Ralf Teckentrup ist Vorsitzender der Geschäftsführung der Condor Flugdienst GmbH. Aero-Chefredakteur Dietmar Plath sprach mit ihm über die Zukunft der drittgrößten deutschen Fluggesellschaft, den globalen Wettbewerb und die aus dem Nahen Osten subventionierte Konkurrenz im eigenen Land.   Aero: Wie kommt Condor im Moment mit dem grünen hessischen Minister für Wirtschaft, Energie, Verkehr und Landesentwicklung, […]

Ralf Teckentrup ist Vorsitzender der Geschäftsführung der Condor Flugdienst GmbH. Aero-Chefredakteur Dietmar Plath sprach mit ihm über die Zukunft der drittgrößten deutschen Fluggesellschaft, den globalen Wettbewerb und die aus dem Nahen Osten subventionierte Konkurrenz im eigenen Land.

#### EXTRAHIERTE EINTRÄGE
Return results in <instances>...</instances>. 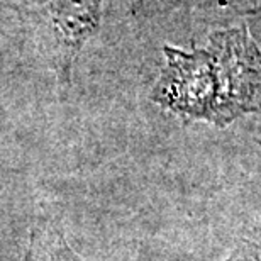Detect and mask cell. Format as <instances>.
Instances as JSON below:
<instances>
[{
  "label": "cell",
  "mask_w": 261,
  "mask_h": 261,
  "mask_svg": "<svg viewBox=\"0 0 261 261\" xmlns=\"http://www.w3.org/2000/svg\"><path fill=\"white\" fill-rule=\"evenodd\" d=\"M165 55L151 98L184 121L227 126L261 111V51L244 25L214 33L203 49L166 46Z\"/></svg>",
  "instance_id": "cell-1"
},
{
  "label": "cell",
  "mask_w": 261,
  "mask_h": 261,
  "mask_svg": "<svg viewBox=\"0 0 261 261\" xmlns=\"http://www.w3.org/2000/svg\"><path fill=\"white\" fill-rule=\"evenodd\" d=\"M19 261H85L65 236L60 219L51 212H39L29 227V239ZM222 261H261V246L244 243Z\"/></svg>",
  "instance_id": "cell-2"
},
{
  "label": "cell",
  "mask_w": 261,
  "mask_h": 261,
  "mask_svg": "<svg viewBox=\"0 0 261 261\" xmlns=\"http://www.w3.org/2000/svg\"><path fill=\"white\" fill-rule=\"evenodd\" d=\"M232 4H236L243 12L253 14L261 10V0H232Z\"/></svg>",
  "instance_id": "cell-3"
},
{
  "label": "cell",
  "mask_w": 261,
  "mask_h": 261,
  "mask_svg": "<svg viewBox=\"0 0 261 261\" xmlns=\"http://www.w3.org/2000/svg\"><path fill=\"white\" fill-rule=\"evenodd\" d=\"M253 138H254V141H256L258 146L261 148V122H258V124H256V127H254Z\"/></svg>",
  "instance_id": "cell-4"
}]
</instances>
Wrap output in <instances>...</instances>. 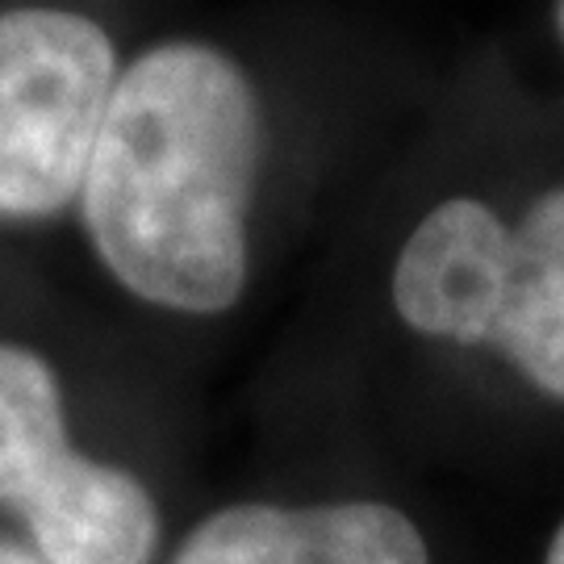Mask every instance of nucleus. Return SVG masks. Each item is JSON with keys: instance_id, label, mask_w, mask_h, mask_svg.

#### AUFGABEN
1. Fassen Sie den Auszug in zwei Sätzen zusammen.
2. Zählen Sie sämtliche Themen auf, über die Dietmar Plath laut dem Auszug mit Ralf Teckentrup sprach.
Die Datensätze stammen aus einer anderen Quelle.

#### LÖSUNGEN JE AUFGABE
1. Ralf Teckentrup leitet als Vorsitzender die Geschäftsführung der Condor Flugdienst GmbH. Der Aero-Chefredakteur Dietmar Plath unterhielt sich mit ihm über die Zukunft der drittgrößten deutschen Fluggesellschaft, den globalen Wettbewerb und die aus dem Nahen Osten subventionierte Konkurrenz im eigenen Land.

2.
- die Zukunft der drittgrößten deutschen Fluggesellschaft
- der globale Wettbewerb
- die aus dem Nahen Osten subventionierte Konkurrenz im eigenen Land